**WHAT THIS TASK INVOLVES**. Retype only what runs from the line that contains "Is the point at 446,208" through the last line of the listing below, both lines included.

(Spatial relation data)
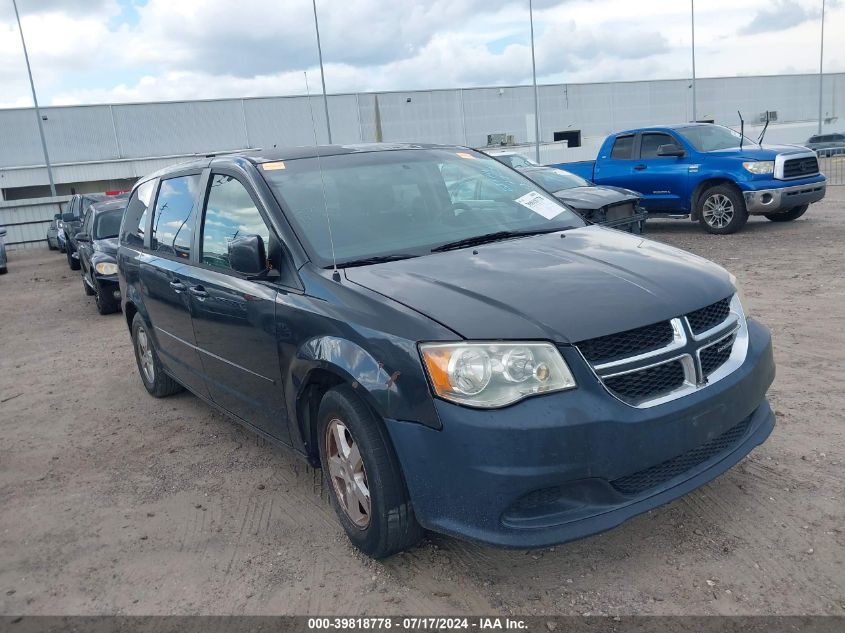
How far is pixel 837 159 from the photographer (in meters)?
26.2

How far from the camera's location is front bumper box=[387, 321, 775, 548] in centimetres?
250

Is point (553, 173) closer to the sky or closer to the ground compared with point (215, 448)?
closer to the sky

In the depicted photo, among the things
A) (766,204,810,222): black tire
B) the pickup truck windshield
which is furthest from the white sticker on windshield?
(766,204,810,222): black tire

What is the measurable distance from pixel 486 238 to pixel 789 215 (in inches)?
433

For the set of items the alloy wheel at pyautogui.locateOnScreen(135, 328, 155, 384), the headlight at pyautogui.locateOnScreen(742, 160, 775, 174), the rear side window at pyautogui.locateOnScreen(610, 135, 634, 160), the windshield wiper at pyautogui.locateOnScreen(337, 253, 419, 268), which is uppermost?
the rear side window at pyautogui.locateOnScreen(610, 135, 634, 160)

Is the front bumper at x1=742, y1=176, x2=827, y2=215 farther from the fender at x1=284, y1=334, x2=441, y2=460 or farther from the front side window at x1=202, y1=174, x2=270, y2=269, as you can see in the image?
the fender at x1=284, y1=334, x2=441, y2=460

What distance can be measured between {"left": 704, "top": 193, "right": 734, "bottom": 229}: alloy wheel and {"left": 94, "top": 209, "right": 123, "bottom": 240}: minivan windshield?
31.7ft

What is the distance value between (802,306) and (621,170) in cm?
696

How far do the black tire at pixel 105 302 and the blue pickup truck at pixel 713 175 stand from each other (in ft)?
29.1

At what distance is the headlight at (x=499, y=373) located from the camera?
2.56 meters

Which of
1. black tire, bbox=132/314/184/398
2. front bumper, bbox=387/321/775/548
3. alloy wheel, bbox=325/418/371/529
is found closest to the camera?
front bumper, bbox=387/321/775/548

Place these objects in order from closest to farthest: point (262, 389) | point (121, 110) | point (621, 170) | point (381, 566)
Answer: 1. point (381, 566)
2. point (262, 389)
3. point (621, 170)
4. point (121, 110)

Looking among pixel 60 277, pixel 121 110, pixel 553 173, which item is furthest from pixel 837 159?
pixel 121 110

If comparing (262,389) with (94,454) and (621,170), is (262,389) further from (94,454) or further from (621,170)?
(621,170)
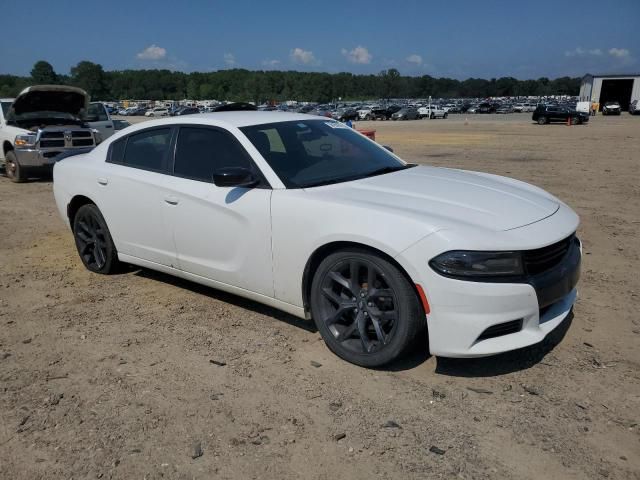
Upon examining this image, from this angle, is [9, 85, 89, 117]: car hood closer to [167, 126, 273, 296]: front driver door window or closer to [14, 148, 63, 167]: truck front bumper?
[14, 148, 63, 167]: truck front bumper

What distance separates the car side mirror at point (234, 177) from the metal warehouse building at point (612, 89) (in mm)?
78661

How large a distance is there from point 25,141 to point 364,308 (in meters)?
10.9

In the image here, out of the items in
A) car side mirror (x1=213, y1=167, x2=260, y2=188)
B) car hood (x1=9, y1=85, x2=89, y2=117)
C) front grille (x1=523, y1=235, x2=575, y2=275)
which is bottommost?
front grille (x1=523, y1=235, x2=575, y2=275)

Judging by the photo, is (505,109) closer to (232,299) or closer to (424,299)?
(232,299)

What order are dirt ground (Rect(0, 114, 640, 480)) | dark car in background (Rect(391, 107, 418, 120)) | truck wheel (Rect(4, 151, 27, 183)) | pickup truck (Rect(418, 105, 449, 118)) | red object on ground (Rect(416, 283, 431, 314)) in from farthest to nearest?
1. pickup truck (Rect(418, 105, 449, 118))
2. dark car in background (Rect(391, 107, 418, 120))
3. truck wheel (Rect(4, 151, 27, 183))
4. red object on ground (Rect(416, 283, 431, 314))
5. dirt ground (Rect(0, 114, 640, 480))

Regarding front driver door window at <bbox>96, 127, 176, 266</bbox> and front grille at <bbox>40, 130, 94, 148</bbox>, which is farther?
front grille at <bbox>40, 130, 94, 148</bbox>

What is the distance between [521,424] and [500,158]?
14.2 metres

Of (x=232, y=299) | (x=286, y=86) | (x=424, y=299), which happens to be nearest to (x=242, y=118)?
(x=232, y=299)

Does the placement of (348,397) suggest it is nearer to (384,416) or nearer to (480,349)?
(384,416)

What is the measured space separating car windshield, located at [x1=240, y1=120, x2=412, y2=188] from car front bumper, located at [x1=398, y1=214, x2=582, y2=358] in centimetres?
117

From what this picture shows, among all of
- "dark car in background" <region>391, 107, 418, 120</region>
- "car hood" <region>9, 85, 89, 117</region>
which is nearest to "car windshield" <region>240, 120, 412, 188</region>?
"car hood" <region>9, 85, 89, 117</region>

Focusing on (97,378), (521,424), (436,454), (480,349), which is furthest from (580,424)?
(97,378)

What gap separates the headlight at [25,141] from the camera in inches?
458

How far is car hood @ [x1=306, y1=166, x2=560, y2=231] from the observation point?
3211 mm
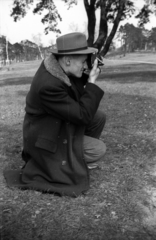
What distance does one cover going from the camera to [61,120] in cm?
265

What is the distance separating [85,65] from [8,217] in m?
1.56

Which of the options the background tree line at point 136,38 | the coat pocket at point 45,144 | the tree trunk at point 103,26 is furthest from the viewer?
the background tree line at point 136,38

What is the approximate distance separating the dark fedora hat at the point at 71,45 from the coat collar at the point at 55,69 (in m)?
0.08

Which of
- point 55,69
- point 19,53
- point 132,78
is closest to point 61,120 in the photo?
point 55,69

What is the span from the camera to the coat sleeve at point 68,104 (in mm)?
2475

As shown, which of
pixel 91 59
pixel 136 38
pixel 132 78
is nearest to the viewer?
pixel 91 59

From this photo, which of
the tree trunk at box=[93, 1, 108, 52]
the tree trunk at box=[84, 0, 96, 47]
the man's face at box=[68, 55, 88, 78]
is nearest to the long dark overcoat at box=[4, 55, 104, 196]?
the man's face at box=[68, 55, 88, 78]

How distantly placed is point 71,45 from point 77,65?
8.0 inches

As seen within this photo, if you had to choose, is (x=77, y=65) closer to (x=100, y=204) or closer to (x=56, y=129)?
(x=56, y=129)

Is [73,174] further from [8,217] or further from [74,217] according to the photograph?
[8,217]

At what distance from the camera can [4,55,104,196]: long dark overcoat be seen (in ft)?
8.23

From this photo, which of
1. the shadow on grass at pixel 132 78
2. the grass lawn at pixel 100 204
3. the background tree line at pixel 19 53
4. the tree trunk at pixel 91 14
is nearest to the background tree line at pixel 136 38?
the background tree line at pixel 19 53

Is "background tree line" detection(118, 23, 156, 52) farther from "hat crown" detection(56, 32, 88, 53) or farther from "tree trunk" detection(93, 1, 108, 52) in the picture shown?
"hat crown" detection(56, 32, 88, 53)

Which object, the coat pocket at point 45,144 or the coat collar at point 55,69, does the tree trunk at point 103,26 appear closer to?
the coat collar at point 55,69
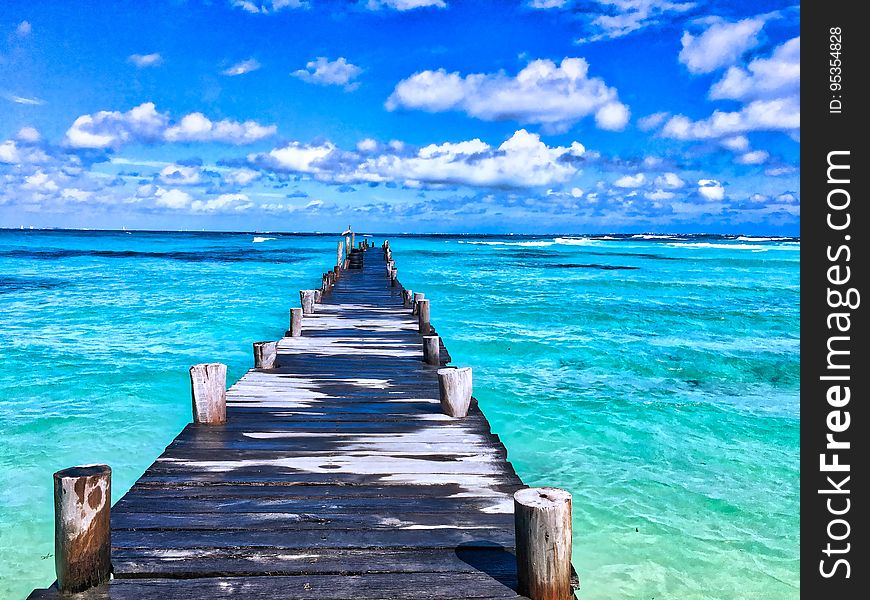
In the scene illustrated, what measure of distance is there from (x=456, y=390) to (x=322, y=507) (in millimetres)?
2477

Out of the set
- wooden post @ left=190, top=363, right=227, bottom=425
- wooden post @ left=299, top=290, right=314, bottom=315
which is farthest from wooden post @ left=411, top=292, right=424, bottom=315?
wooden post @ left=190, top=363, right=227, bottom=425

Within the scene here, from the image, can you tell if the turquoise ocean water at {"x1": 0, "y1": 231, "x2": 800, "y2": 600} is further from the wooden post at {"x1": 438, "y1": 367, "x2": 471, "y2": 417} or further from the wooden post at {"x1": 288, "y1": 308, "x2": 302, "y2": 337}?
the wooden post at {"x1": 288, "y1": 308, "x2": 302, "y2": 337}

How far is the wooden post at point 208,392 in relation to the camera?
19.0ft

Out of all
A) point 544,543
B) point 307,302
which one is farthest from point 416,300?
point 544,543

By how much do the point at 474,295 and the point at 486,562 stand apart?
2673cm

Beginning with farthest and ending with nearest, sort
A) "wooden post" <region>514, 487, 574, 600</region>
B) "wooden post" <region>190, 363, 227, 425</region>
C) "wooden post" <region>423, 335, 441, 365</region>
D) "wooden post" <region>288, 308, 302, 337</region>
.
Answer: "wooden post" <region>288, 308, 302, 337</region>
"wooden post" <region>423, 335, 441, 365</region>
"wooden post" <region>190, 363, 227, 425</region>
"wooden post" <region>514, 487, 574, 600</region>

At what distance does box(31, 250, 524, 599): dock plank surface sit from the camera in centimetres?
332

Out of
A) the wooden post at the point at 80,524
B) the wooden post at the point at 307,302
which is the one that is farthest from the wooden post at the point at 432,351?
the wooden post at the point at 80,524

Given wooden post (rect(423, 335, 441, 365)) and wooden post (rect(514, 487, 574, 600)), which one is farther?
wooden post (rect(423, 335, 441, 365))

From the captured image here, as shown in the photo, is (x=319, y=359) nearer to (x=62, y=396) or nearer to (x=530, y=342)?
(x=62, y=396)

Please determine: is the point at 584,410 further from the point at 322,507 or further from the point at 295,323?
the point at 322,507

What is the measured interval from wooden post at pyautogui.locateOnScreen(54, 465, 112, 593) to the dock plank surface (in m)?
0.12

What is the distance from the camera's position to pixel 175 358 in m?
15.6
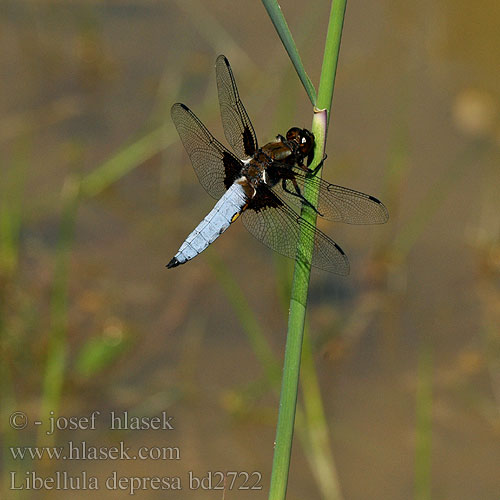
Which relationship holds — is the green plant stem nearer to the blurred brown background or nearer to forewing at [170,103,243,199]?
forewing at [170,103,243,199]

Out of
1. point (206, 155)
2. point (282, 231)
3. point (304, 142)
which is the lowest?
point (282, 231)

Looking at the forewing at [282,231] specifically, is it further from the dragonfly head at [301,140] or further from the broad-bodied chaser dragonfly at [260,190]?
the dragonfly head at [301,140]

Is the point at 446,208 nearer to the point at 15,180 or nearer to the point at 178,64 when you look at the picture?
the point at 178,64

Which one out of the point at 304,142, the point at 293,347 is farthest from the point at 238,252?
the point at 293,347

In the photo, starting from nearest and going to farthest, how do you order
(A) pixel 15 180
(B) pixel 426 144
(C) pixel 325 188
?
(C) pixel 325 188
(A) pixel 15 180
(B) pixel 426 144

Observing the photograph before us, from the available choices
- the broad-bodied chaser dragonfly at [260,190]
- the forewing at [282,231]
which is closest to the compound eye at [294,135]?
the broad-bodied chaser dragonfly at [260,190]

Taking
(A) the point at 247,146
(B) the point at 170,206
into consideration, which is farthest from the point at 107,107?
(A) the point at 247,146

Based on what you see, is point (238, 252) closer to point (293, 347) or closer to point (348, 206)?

**THE REPLY**.
Is the point at 446,208 nearer to the point at 15,180 or nearer to the point at 178,64 when you look at the picture?
the point at 178,64

Which one out of the point at 304,142, the point at 293,347 is farthest from the point at 238,252?
the point at 293,347

In the photo, starting from nearest and going to farthest, how do you order
(A) pixel 15 180
(B) pixel 426 144
(C) pixel 325 188
?
(C) pixel 325 188
(A) pixel 15 180
(B) pixel 426 144

Observing the photograph before us, from the available choices
- the broad-bodied chaser dragonfly at [260,190]
- the forewing at [282,231]
which is closest to the compound eye at [294,135]?
the broad-bodied chaser dragonfly at [260,190]

Taking
(A) the point at 247,146
(B) the point at 170,206
into consideration, which is farthest from the point at 107,107?
(A) the point at 247,146

Based on what you see, is point (238, 252) closer to point (293, 347) or closer to point (348, 206)?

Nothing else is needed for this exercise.